Altitude Software, prophète en son pays
Altitude Software (ex-Easyphone), société lisbonnaise créée au début des années 90, détient 70 % du marché des centres d'appels au Portugal. Mais l'éditeur de solutions pour centres d'appels, qui a réalisé en 1999 un chiffre d'affaires de 15 millions d'euros (soit trois fois plus qu'en 1997) est aussi l'une des plus belles success stories locales. Avec 40 % des ventes réalisées en Europe, 40 % en Amérique du Sud et notamment au Brésil, et 20 % aux Etats-Unis, Altitude Software est aujourd'hui présent dans 36 pays. Après Dubaï et l'Arabie Saoudite, prochaines implantations prévues : le Pologne, l'Italie, l'Afrique du Sud, Hong-Kong. « Nous avons été les premiers à proposer une solution intégrant complètement la téléphonie et l'informatique, avec une technologie compatible Web. Ce qui explique notre croissance de 120 % », souligne Carlos Quintas, P-dg fondateur d'Altitude Software. Les technologies Easyphone sont de fait archiprésentes à Lisbonne. PT Prime, filiale de Portugal Telecom spécialisée dans le conseil et l'implémentation de call centers, a passé avec l'éditeur de solutions globales et compatibles web pour centres d'appels un accord de partenariat plus qu'impliquant : « Nous préconisons exclusivement les technologies Altitude Software », reconnaît Alexandre Coelho, responsable du développement. Qui ne voit pas pour autant dans cet état de fait l'aveu d'une restriction partiale de l'offre PT Prime. Aujourd'hui, la société, qui n'a qu'un peu plus d'un an d'âge, emploie 700 personnes, dont 300 commerciaux et compte des clients parmi les grandes banques portugaises, les acteurs de la sphère des télécoms (dont British Telecom sur deux de ses centres d'appels), les assurances, ou encore les loueurs de véhicules.
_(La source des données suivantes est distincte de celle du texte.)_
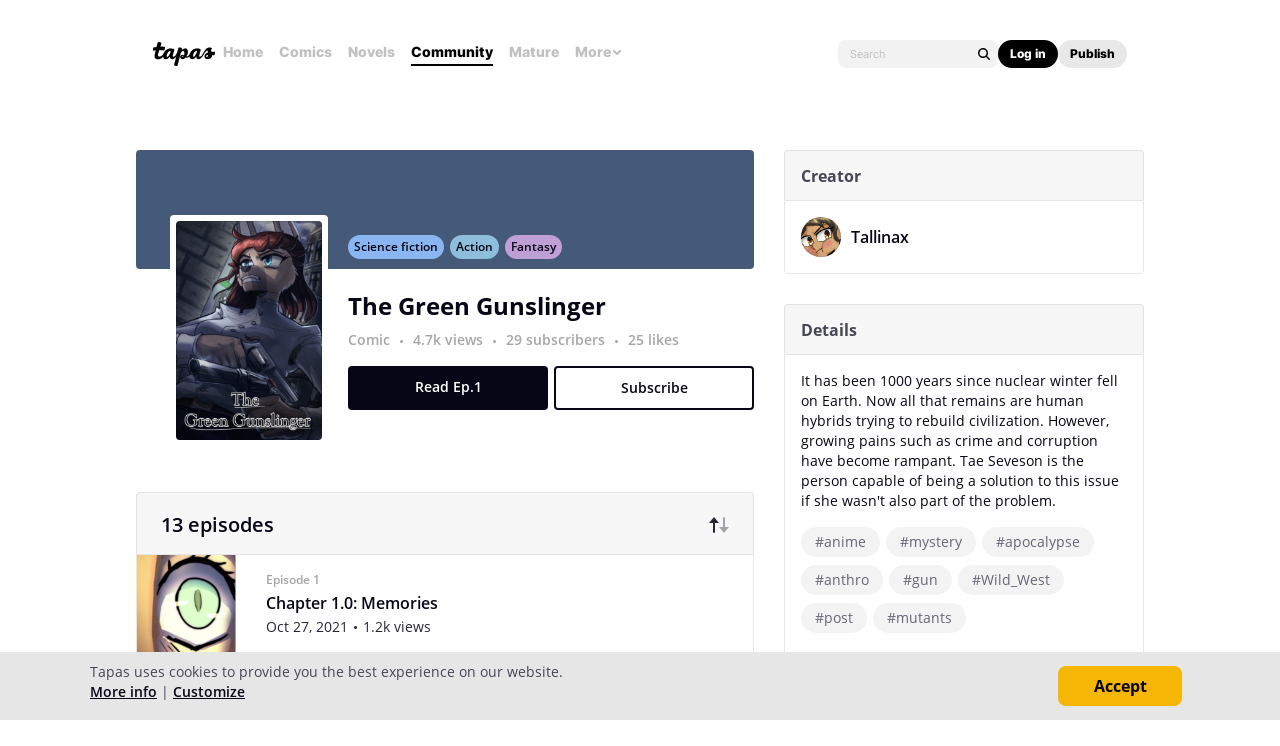

--- FILE ---
content_type: text/html; charset=utf-8
request_url: https://id.abr.ge/api/v2/third-party-cookie/identifier.html?requestID=417155741
body_size: 443
content:
<!DOCTYPE html>
<html>
<head><meta charset="utf-8"></head>
<body>

<pre>
    requestID: 417155741
    Reply: map[uuid:4992e1dc-7766-4703-a422-888e2f0f98bc]
</pre>
<script>
    var message = {
        requestID: '417155741',
        
        reply: (document.cookie.indexOf('ab180ClientId=') !== -1) ? {"uuid":"4992e1dc-7766-4703-a422-888e2f0f98bc"} : { error: 'Third party cookie is not supported' }
        
    }

    window.parent.postMessage(
        
        JSON.stringify(message)
        
    , '*');
</script>
</body>
</html>


--- FILE ---
content_type: text/javascript; charset=utf-8
request_url: https://app.link/_r?sdk=web2.86.5&branch_key=key_live_ldk4mdNH1zcoGVBwIjDYMjidFCj4FWGU&callback=branch_callback__0
body_size: 74
content:
/**/ typeof branch_callback__0 === 'function' && branch_callback__0("1541361213350056343");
PriceWaterHouse choisit Lisbonne
Un centre à Varsovie pour l'est de l'Europe, un autre à Rotterdam pour l'Allemagne, la France et le Benelux, un troisième à Londres pour la Grande-Bretagne et le nord du continent. Dans ses visées expansionnistes, il manquait à PriceWaterHouse Coopers un pôle régional susceptible d'abriter ses activités CRM pour le sud de l'Europe. Trois pays sont en lice : l'Espagne, le Portugal et, plus en retrait, l'Italie. « Le Portugal l'a emporté pour trois raisons : un bassin d'emploi intéressant, un multilinguisme généralisé, des coûts d'implantation et d'installations moins élevés », explique Matthew Walker, consultant chez Healey & Baker, société spécialisée dans la mise en oeuvre de projets d'implantation, depuis la recherche du terrain jusqu'au recrutement des effectifs, en passant par la construction. Le cahier des charges de PriceWaterHouse Coopers était dans les grandes lignes le suivant : un bâtiment bien situé, bien desservi par les transports publics, et situé dans un environnement vivant, habité et marchand. Healey & Baker, consulté par le cabinet conseil pour faire une proposition immobilière, cherche durant trois mois avant de proposer un immeuble lisbonnais construit dans les années 70, une galerie commerçante désaffectée : vastes espaces, possibilité d'aménagement des plateaux, situation centrale. L'activité de PriceWaterHouse Coopers devait débuter dans ce bâtiment dès le début du mois de septembre, avec comme premier client le pétrolier BP. A terme, 200 personnes travailleront sur ce centre sud-européen. PriceWaterHouse Coopers aurait investi quelque 30 millions de francs dans ce projet.